### [Selected text]
※

Buy fresh stock, check the date, don't buy more than you need. They are cheap enough to buy in small quantities.


----------



## LEDAdd1ct (Oct 5, 2009)

koala, thank you very much. I didn't even think of there being fakes on the Bay. Perhaps it is better to buy locally in a supermarket, which should be cheaper than CVS or Radioshack.

I only need one, so I won't be buying in bulk, and I will certainly check the expiration. 

Any other thoughts?


----------



## gaiageek (Oct 6, 2009)

I recently posted another thread on 2016s which included this list comparing the different capacities.

Brand/Part No. - mAh rating

Duracell DL2016 - 72
EEMB CR2016 - 75
Energizer ECR2016 - 80
Kingcell CR2016 - 70
Kodak KCR2016 - 80
Maxell CR2016 - 90
Panasonic CR2016 - 90
Rayovac BR2016 - 70
Renata CR2016 - 80
Sanyo CR2016 - 80
Sony CR2016 - 85
Varta CR2016 - 90


----------



## LEDAdd1ct (Oct 6, 2009)

Thank you; that really helps. Do you have a link to your thread for reference?


----------



## SunFire900 (Oct 7, 2009)

I have purchased many silver oxide, alkaline _and_ lithium button sells from eBay in recent years and always go for name brands like Maxell, Panny or Sony. Never had a problem with any of them.

※

### [Data block]
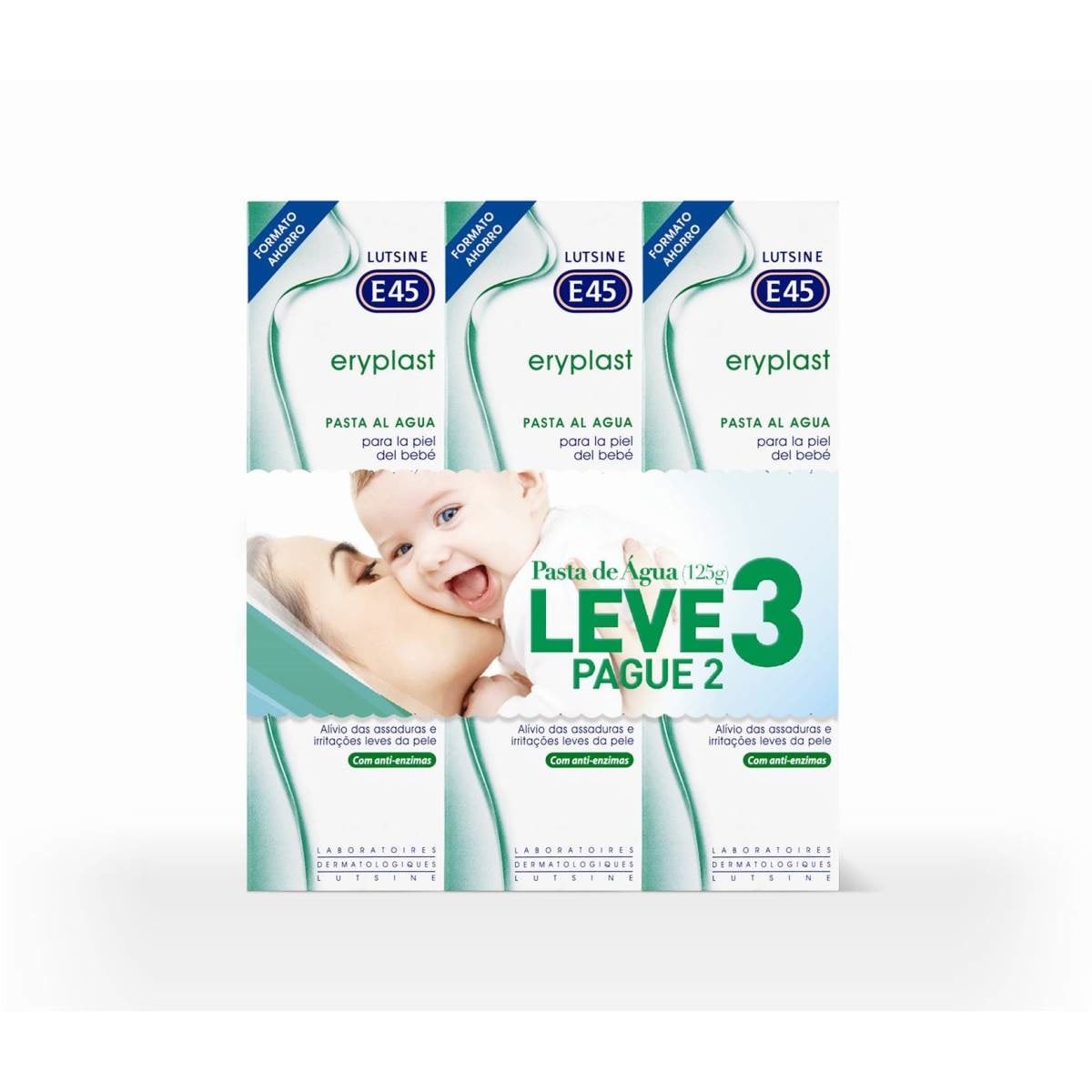 Pasta de Água E45 Eryplast 125g Lutsine - Leve 3 Pague 2 1
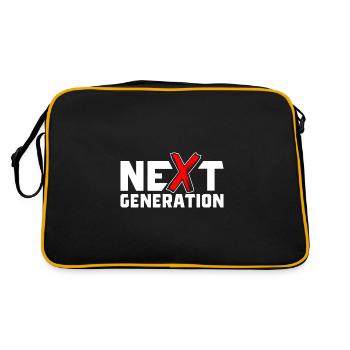 Next Generation X Buchstaben / X-Symbol - Retro Tasche - Schwarz/Gold - Hinten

※

### [Exercise details]
In the battery thread, why does LEDAdd1ct suggest buying locally in a supermarket instead of online? Answer in one to three sentences. Rely only on the text when you answer.

### [Output below]
After koala's advice, LEDAdd1ct realizes there may be fakes on the Bay, so buying locally seems safer. LEDAdd1ct also expects a supermarket to be cheaper than CVS or Radioshack.